ENTRIES PROVIDED -
:::
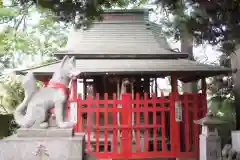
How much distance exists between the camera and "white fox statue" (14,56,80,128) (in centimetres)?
455

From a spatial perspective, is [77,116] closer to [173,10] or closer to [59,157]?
[59,157]

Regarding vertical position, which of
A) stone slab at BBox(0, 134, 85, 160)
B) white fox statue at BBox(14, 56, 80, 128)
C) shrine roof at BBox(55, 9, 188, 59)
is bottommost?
stone slab at BBox(0, 134, 85, 160)

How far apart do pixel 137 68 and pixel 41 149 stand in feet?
14.4

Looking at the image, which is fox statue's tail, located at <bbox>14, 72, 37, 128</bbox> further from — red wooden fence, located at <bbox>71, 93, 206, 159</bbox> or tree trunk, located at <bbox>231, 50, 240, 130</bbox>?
tree trunk, located at <bbox>231, 50, 240, 130</bbox>

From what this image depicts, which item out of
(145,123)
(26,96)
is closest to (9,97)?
(145,123)

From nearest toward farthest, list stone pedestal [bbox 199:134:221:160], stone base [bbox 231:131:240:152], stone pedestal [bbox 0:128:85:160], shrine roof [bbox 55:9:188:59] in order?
stone pedestal [bbox 0:128:85:160] → stone base [bbox 231:131:240:152] → stone pedestal [bbox 199:134:221:160] → shrine roof [bbox 55:9:188:59]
:::
TASK DIRECTIONS -
Recast the listing, from the line containing "From nearest toward" through the end of the listing, both ends included, as a two-column CSV with the header input,output. Give each item its own row, putting its text and its answer each in one double-quoted field with any line breaks turned into spaces.

RESPONSE TO THE TASK -
input,output
"From nearest toward farthest, list stone pedestal [bbox 199:134:221:160], stone base [bbox 231:131:240:152], stone pedestal [bbox 0:128:85:160], shrine roof [bbox 55:9:188:59] in order?","stone pedestal [bbox 0:128:85:160] → stone base [bbox 231:131:240:152] → stone pedestal [bbox 199:134:221:160] → shrine roof [bbox 55:9:188:59]"